Running has multiple benefits for your physical and mental health. In addition, it is a sport that requires few elements and is not limited to equipment or spaces. Here are some important steps to consider if you are just starting out.
- Regular running can reduce your risk of long-term illnesses.
- You get to discover new places and meet new people.
- It helps you to control or lose weight.
- Keeps your heart healthy and your body strong.
Before you start
- If you have not been active for a while, start walking for the first two weeks.
- Make sure to use proper running shoes & that you're using the proper technique to run.
- Plan your runs. Work out when and where (the exact route and time) you're going to run.
- Start each run with a gentle warm-up of at least 5 minutes.
- As time goes on, make the running intervals longer until you no longer feel the need to walk.
- Give yourself a few minutes to cool down. Walk and Stretch.
- Track your progress
- Join a group or invite a friend/relative.
- Listen to music.
- Read about how to improve your endurance
Our ProCare Knee brace is ideal to support you during your running sessions.
- Built for athletes on the move
- Targeted compression for maximum performance
- Seamless Compression Technology
Is It Safe to Exercise/Run While Your Body is sored?

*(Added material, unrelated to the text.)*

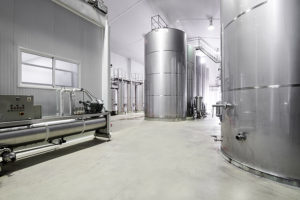 Empty modern wine cellar and stainless steel tanks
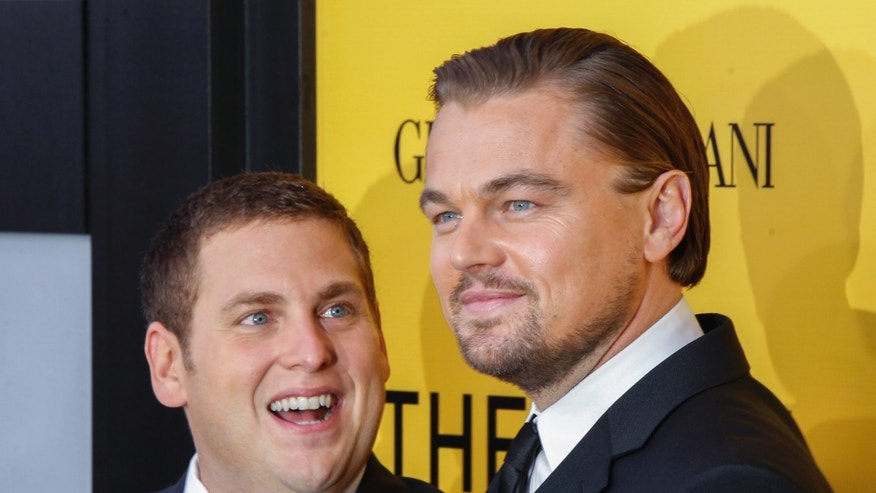"December 17, 2013. Leonardo DiCaprio (R) and Jonah Hill arrive for the premiere of the film ""The Wolf of Wall Street"" in New York."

You really aren't giving your muscles enough time to recover if you continue your regular workout routine even if you are sore. Pushing yourself too hard during a bout of soreness can lead to an overuse injury. Overall, not getting enough rest puts your body at risk of harm. There's no reason to be concerned if you're trying to get in shape or lose weight by exercise. If you have muscle soreness, two or three days of rest might be appropriate. Another choice is to switch up your routines so that you don't overwork those muscle groups. If your upper body is sore, for example, work out your lower body instead the next time you exercise.
Recovering from a Tough Running Day
Continuing to move during a time of rest is referred to as "active recovery." It's an excellent technique for those who need time to recover while still avoiding stiffness and staying healthy. If you're in excruciating pain following a tough workout, skip the weights and take a stroll instead. Alternatively, go for a gentle yoga session or swim laps. There are also a plethora of solutions for easing soreness in the interim.
Exercising without going overboard
Prevention is important for maintaining a consistent workout routine. Listening to the body is the best way to do this. With practice, you'll be able to strike a balance between pushing yourself to improve and taking a step back. Just you know how hard you can push yourself before injuring yourself.